What is needed » Using the data that follows, output only the lines from the line with "Florida All-State Middle" up to and including the line with "Vom Mythos zum", exactly, leaving pictures aside.

Information shown »
# # # # # # #

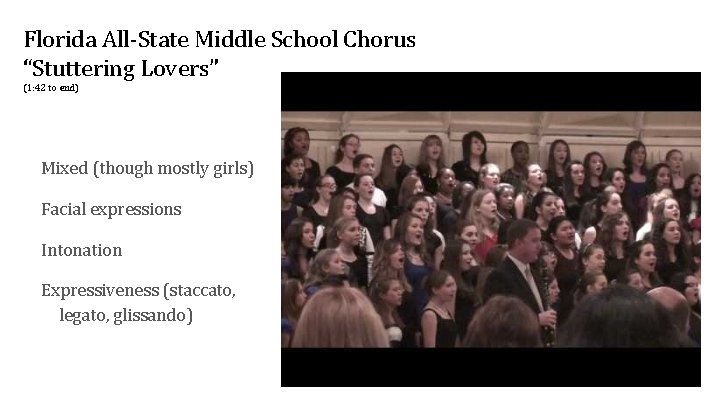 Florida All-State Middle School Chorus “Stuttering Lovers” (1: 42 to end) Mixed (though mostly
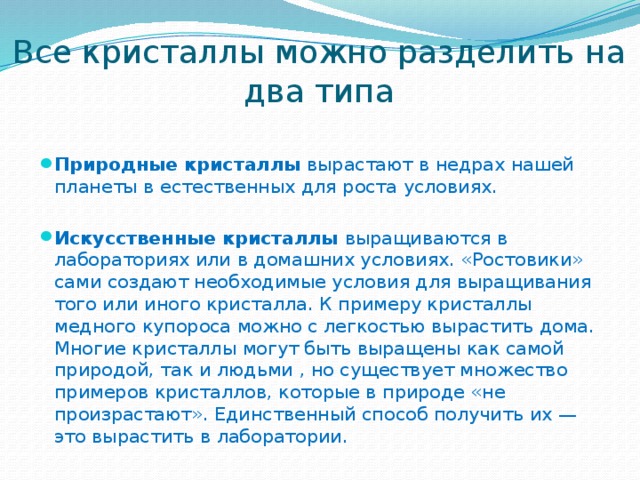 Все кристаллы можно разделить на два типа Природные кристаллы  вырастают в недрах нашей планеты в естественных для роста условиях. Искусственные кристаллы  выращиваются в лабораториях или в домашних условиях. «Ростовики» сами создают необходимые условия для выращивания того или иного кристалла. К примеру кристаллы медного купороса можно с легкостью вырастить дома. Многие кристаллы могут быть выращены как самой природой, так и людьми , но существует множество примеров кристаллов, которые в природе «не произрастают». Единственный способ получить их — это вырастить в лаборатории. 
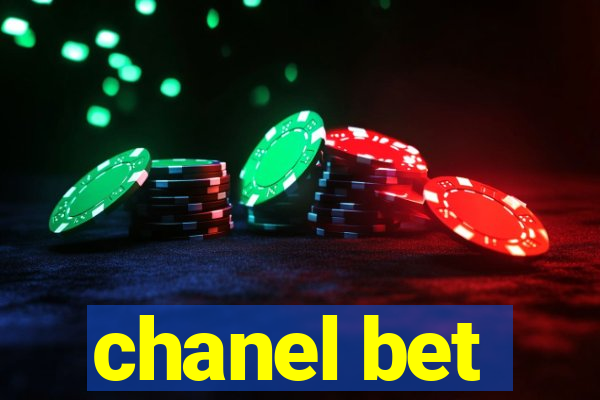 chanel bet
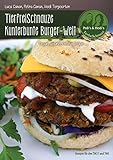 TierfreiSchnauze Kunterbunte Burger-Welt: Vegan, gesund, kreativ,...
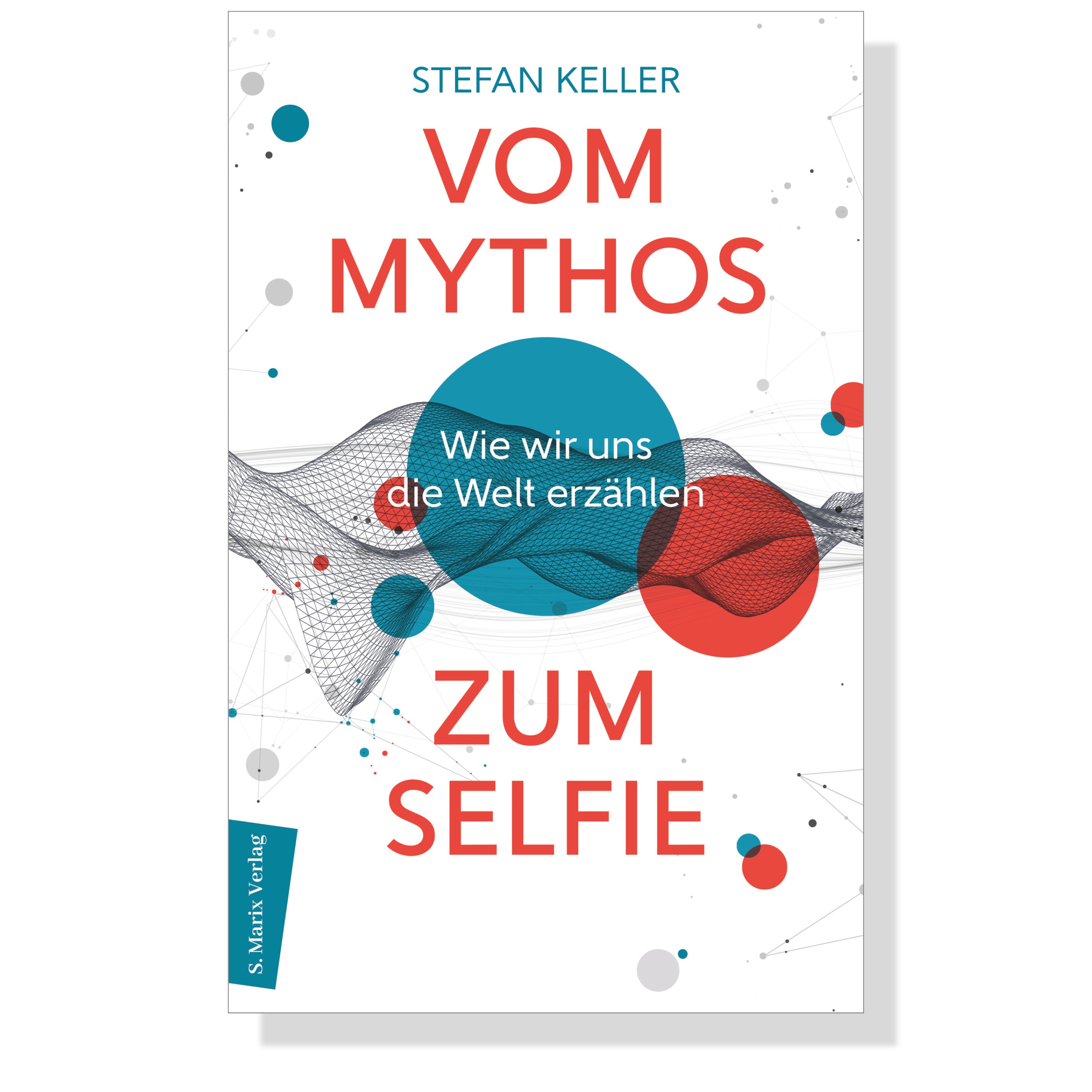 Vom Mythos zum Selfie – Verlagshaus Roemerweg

# # # # # # #

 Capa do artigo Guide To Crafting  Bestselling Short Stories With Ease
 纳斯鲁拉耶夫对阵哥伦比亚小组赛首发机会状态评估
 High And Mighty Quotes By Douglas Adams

# # # # # # #

Answer space »
 Florida All-State Middle School Chorus “Stuttering Lovers” (1: 42 to end) Mixed (though mostly
 Все кристаллы можно разделить на два типа Природные кристаллы  вырастают в недрах нашей планеты в естественных для роста условиях. Искусственные кристаллы  выращиваются в лабораториях или в домашних условиях. «Ростовики» сами создают необходимые условия для выращивания того или иного кристалла. К примеру кристаллы медного купороса можно с легкостью вырастить дома. Многие кристаллы могут быть выращены как самой природой, так и людьми , но существует множество примеров кристаллов, которые в природе «не произрастают». Единственный способ получить их — это вырастить в лаборатории. 
 chanel bet
 TierfreiSchnauze Kunterbunte Burger-Welt: Vegan, gesund, kreativ,...
 Vom Mythos zum Selfie – Verlagshaus Roemerweg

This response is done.